By this time I recognised the staff in their mauve uniforms so was able to walk up to them and explain my predicament. They were most apologetic, humoured my apparent technophobia and escorted me back to the lifts to show me how it was done. I watched expectantly as my hotel hostess confidently presented the card to the red light but it stayed red. She too tried several different angles of attack but with the same result until eventually she too gave up, told me it was very rare but occasionally the key coding fails.

We went back to the lobby and the friendly check-in screens where my hostess logged into some secure admin screen to reformat the electronic key. It was at this point that it became clear that the problem was not the key but the room number that had been written (by hand) on the cardboard wallet.
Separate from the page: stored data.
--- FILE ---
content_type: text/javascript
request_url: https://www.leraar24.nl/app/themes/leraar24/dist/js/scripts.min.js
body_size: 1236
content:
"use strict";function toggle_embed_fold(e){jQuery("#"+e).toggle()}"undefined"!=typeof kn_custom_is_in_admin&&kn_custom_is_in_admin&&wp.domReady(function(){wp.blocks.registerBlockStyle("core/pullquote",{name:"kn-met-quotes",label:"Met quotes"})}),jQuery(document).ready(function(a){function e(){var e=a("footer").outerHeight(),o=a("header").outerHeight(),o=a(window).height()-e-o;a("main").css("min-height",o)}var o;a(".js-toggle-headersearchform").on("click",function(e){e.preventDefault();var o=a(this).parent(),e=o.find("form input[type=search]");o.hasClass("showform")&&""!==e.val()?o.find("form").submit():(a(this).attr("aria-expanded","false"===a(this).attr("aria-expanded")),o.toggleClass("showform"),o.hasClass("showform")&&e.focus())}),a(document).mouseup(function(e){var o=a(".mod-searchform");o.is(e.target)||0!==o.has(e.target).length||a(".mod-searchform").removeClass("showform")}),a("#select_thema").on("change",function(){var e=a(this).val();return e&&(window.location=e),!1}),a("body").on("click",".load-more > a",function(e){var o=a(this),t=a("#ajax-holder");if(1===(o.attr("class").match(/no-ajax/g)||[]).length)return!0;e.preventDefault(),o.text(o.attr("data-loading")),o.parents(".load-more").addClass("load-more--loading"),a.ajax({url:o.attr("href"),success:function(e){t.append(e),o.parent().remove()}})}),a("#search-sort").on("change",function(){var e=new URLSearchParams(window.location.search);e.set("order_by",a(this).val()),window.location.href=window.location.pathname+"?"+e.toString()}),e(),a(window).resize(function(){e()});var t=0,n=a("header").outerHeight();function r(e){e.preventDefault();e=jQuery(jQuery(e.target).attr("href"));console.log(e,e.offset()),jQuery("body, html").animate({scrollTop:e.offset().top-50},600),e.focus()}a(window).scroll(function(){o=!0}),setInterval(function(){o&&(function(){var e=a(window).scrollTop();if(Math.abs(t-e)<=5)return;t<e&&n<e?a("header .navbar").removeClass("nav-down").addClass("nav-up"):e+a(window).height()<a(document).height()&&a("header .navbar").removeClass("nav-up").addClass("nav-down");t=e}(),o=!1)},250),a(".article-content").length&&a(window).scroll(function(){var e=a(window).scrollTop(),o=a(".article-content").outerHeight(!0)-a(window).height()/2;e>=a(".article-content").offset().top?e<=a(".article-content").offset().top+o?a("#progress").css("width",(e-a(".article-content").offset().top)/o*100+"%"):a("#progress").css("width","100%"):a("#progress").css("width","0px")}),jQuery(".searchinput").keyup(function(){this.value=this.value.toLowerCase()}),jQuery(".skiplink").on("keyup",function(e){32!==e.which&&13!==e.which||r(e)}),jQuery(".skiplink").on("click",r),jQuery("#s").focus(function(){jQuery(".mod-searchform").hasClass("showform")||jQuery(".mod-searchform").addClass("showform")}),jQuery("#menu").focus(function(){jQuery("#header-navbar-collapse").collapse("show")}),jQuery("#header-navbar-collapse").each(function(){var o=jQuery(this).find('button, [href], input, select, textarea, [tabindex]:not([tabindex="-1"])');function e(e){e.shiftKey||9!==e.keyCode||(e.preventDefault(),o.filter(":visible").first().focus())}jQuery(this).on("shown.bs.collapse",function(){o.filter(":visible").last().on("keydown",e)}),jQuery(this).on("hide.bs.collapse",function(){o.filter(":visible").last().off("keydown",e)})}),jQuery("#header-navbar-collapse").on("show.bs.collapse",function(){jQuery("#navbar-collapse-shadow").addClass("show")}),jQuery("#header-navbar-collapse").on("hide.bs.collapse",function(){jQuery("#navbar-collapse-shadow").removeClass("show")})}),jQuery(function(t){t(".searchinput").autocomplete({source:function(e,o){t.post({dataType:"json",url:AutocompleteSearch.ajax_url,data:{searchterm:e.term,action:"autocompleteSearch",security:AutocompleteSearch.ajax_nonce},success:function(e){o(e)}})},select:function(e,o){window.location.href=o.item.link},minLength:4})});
What looked like a 2 was actually a rather stylised 1 with an extravagant flick at the top and the base. So I retraced my steps and, 15 minutes after arriving at the hotel, I walked through the door into my small but hi-tech hotel room – think Blade Runner.

Once through the door a whole new series of challenges confronted me. A large TV screen covering the wall at the foot of the bed was filled with a friendly personalised greeting; “Welcome Rebecca” – she works in our Marketing team. I had a chuckle and decided to flick on the news headlines quickly before I changed to go out. So I hunted around for the remote control. It wasn’t a big room but there were several drawers and cupboards to check before I concluded that there was no remote. That’s when I noticed the iPad which I soon realised was meant to be my interface to all electrical devices in my room. After a few swipes, I got the hang of it and managed to find BBC News as well as changing the ambient lighting in my room to cool, closing the blinds, setting an alarm for 7 the next morning and even working out how to view my emails on the TV. Gratuitous maybe but fun nonetheless.

The rest of the evening passed pleasantly enough with a nice meal and few drinks before retiring to bed early ready for the conference the next day. I shut down the TV, turned off all the lights and climbed into bed but there was still an annoying glow from next to the bed. My personal iPad had many great features but going dark wasn’t one of them and it insisted on displaying its friendly splash screen at full brightness. So I put it face down on the shelf.

Next morning I woke slowly and checked my watch – it lights up when I press the bezel. The time was 7:30 and I’d overslept by half an hour. I reached for the iPad and turned it over to see what had happened and, you’ve guessed it, the screen was dead and it had run out of charge. So now it was time to hop out of bed and dash to the bathroom to make up some time. But first I needed some light, and guess where that was controlled from? So I found myself searching around the bed with my tiny watch face “torch” to locate a light switch. Mercifully the hotel designers had at least had the foresight to fit these emergency back-up devices but, in the interests of style, they’d decided to make them matt black with slate grey writing and I spent the next few minutes cycling through the many lighting modes before I had enough illumination to shave by.

You’ll be relieved to hear I did make it to the venue on time and my tales of technology woe were quickly overshadowed by the US election result but it has made me reflect on what we do. You can have the coolest technology on the planet but, if you apply it to the wrong problem and ask consumers to re-learn something they are quite comfortable with, you run the very real risk of alienating your audience.